Egginam arebbaɛ etciɣam tiṣemḍikt!

O Die-en-die, o appelboom aan de rand van een helling.
Ze hebben je aan een metayer gegegeven, maar ik heb je helemaal koud gegeten!

 

[De aanspreking Flana (‘Die-en-die’) komt vaker voor in izran van de Ait Iznassen, misschien om de aangesprokene anoniem te laten, misschien omdat het een standaard-izri was waarin de naam nog ingevuld moest worden, misschien omdat de informant de naam vergeten was.

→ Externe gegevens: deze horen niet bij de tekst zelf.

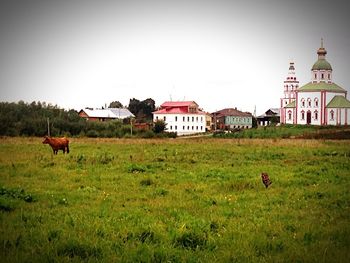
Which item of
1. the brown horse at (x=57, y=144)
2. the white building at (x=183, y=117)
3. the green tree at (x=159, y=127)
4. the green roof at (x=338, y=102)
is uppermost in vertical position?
the green roof at (x=338, y=102)

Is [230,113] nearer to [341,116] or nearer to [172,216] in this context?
[341,116]

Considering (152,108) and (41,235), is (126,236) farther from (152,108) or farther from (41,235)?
(152,108)

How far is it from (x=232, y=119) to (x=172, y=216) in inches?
5154

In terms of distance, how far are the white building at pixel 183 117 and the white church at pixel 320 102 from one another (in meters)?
22.5

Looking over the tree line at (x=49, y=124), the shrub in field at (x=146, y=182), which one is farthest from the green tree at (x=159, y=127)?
the shrub in field at (x=146, y=182)

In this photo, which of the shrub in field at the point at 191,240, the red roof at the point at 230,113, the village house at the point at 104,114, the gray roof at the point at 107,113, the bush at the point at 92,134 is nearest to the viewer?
the shrub in field at the point at 191,240

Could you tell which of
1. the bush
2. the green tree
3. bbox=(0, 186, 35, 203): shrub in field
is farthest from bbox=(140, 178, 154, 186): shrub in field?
the green tree

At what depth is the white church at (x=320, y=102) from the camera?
104 metres

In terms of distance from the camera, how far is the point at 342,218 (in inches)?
429

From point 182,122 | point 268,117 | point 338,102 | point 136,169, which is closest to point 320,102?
point 338,102

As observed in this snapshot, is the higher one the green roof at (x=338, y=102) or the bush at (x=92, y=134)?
the green roof at (x=338, y=102)

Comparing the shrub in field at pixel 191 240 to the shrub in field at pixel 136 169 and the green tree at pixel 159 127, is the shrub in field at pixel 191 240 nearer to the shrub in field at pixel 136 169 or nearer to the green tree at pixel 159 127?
the shrub in field at pixel 136 169

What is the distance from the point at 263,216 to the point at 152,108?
132640 mm

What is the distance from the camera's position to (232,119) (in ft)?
461
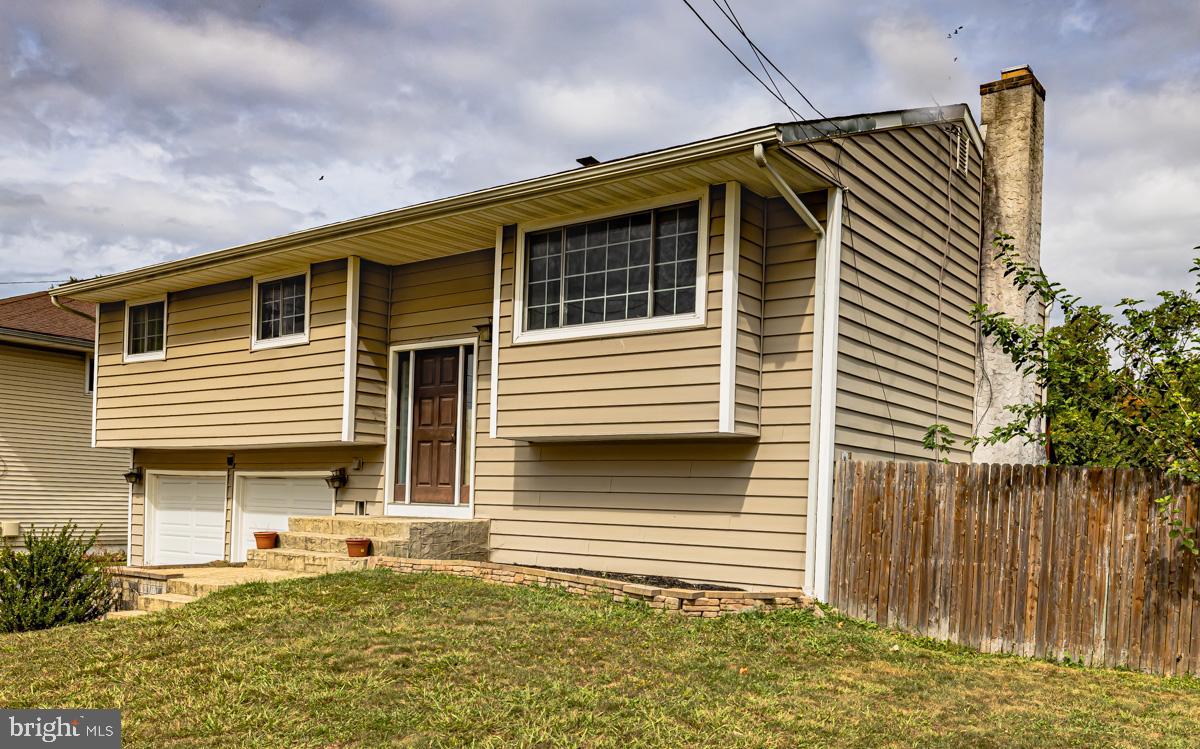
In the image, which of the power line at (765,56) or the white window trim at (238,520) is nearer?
the power line at (765,56)

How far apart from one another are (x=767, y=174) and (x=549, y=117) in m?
4.42

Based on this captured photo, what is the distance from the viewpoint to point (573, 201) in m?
9.49

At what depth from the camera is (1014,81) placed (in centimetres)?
1212

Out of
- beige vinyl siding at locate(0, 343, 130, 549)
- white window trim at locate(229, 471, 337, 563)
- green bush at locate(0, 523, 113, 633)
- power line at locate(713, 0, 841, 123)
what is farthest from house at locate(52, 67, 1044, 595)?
beige vinyl siding at locate(0, 343, 130, 549)

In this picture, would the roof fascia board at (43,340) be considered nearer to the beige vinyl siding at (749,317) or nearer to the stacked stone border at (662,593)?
the stacked stone border at (662,593)

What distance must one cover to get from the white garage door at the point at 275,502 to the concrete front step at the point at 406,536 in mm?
1766

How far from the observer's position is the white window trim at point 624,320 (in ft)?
28.9

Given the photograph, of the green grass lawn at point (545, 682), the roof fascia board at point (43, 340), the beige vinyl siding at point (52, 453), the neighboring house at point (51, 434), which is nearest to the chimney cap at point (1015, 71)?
the green grass lawn at point (545, 682)

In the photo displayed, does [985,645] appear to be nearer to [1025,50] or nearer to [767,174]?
[767,174]

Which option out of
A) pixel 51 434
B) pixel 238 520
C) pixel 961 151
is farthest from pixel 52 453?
pixel 961 151

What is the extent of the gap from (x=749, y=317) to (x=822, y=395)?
3.11 feet

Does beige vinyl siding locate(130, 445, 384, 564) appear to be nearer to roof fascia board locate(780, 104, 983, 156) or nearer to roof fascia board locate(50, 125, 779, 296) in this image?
roof fascia board locate(50, 125, 779, 296)

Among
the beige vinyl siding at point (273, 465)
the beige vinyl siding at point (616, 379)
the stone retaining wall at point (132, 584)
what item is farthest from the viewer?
the beige vinyl siding at point (273, 465)

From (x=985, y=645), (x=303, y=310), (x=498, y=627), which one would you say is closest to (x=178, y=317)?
(x=303, y=310)
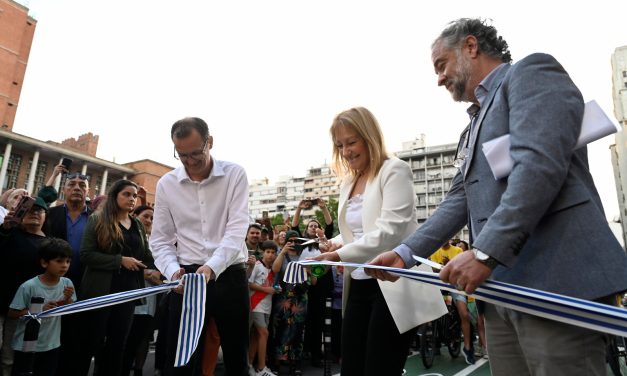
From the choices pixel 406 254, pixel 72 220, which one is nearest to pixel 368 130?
pixel 406 254

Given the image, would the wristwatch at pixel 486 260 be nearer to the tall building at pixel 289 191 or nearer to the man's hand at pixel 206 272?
the man's hand at pixel 206 272

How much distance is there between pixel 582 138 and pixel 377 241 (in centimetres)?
120

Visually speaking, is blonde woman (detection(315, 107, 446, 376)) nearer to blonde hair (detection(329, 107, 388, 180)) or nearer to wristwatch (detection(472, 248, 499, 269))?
blonde hair (detection(329, 107, 388, 180))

Een metayer is iemand die werkt op het land van een ander in ruil voor een kwart van de oogst. Dit is ook de betekenis van het Tamazight-woord arebbaɛ (een kwart) in de izri. Renisio stelt dat je ‘helemaal koud’ moet interpreteren als ‘rauw’. De seksuele toespeling ligt er dik bovenop. Dit lijkt een wraak-izri van een gepasseerde huwelijkskandidaat.]

Reacties zijn gesloten.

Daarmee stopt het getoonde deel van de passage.